• _Passage for review_:
____
Most feature films made during the Golden Age of Hollywood were in black and white, so audiences were dazzled when a movie exploded in Technicolor. Today, the flamboyant colours in such late 1930s classics as Snow White and the Seven Dwarfs, The Adventures of Robin Hood, The Wizard of Oz and Gone With the Wind enchant audiences in the digital era.

Yet it took nearly two decades for Technicolor to become so glorious. The Dawn of Technicolor: 1915-1935, an exhaustively researched book by James Layton and David Pierce, explores the early years of the technology and includes some 400 photographs and an annotated filmography for the early two-strip process that, because of technical limitations, couldn't replicate natural blues, purples and yellows.

Technicolor was founded in 1916 by Herbert Kalmus, a graduate of the Massachusetts Institute of Technology and a physicist; fellow MIT graduate Daniel Comstock, an engineer, physicist and professor; and mechanical engineer and inventor W. Burton Wescott.

Kalmus, Comstock and Wescott didn't have any experience in motion pictures, Layton says, but they saw opportunity when a British colour system called Kinemacolor was proving problematic. "It flickered a lot on the screen and caused headaches," says Layton, an assistant archivist in the Moving Image Department at the George Eastman House. "Wescott saw a demonstration and saw the flaws."
____
• _Information_:
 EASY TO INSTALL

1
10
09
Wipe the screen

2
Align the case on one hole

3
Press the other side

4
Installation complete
____
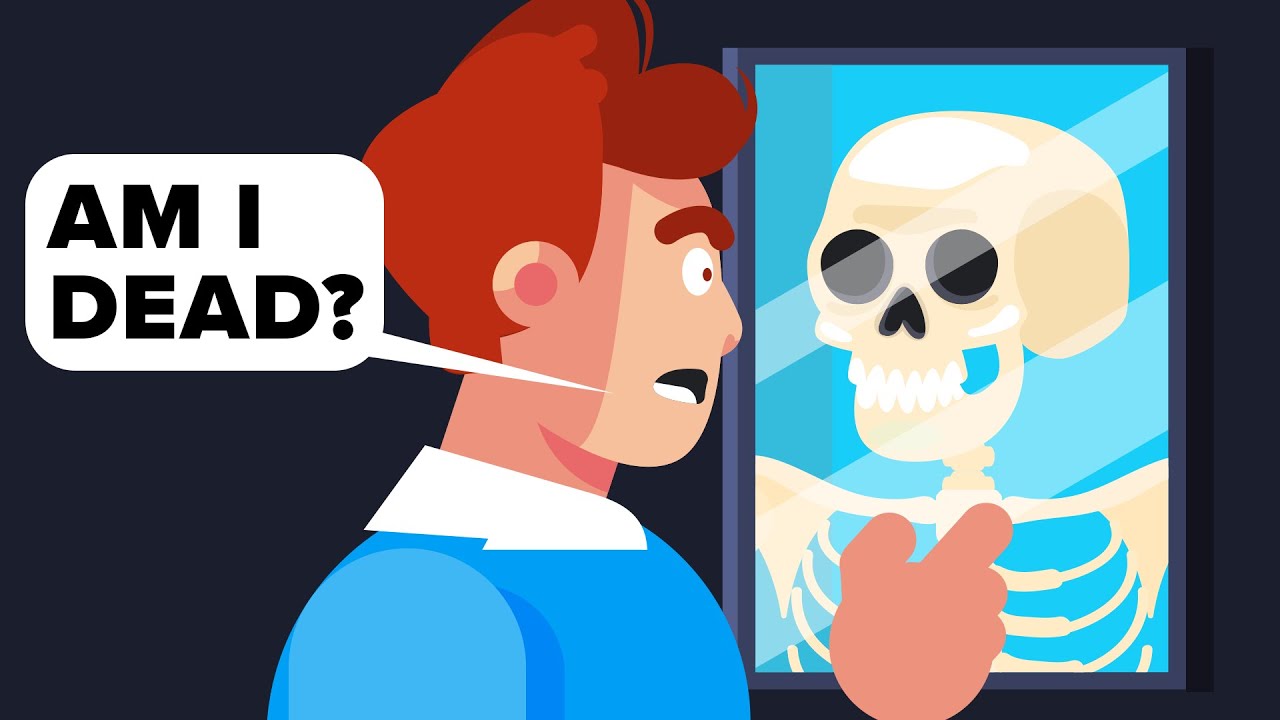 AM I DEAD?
____
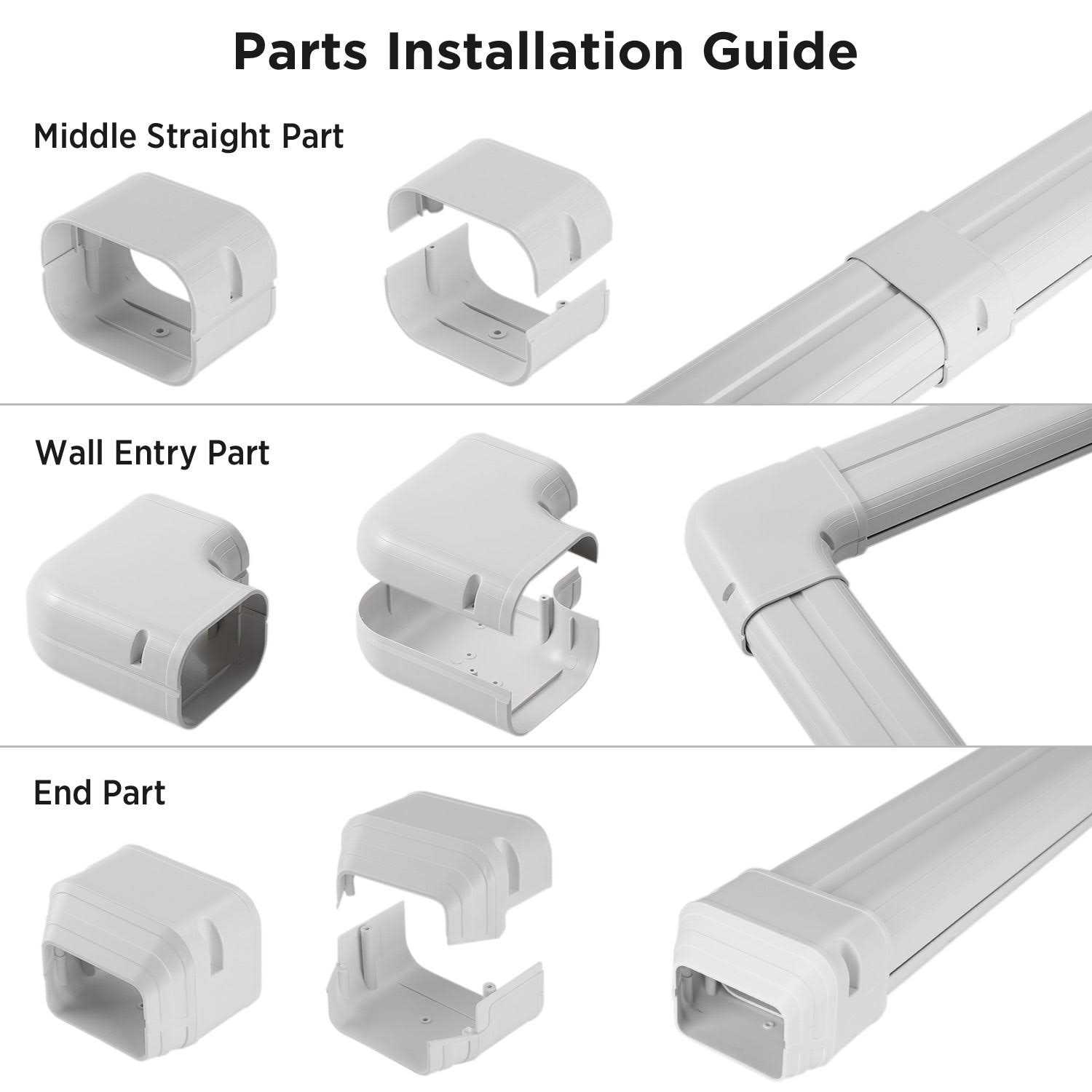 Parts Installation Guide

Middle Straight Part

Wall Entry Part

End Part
____
• _Your tasks_:
a: In the Technicolor passage, what was the name of the British color system that was proving problematic?
b: Update the Technicolor passage from "Technicolor was founded" up to and including "W. Burton Wescott.", with "civil engineer" in place of "mechanical engineer".
Rely on the Technicolor passage alone.

• _Per-task answers_:
a: Kinemacolor

b:
Technicolor was founded in 1916 by Herbert Kalmus, a graduate of the Massachusetts Institute of Technology and a physicist; fellow MIT graduate Daniel Comstock, an engineer, physicist and professor; and civil engineer and inventor W. Burton Wescott.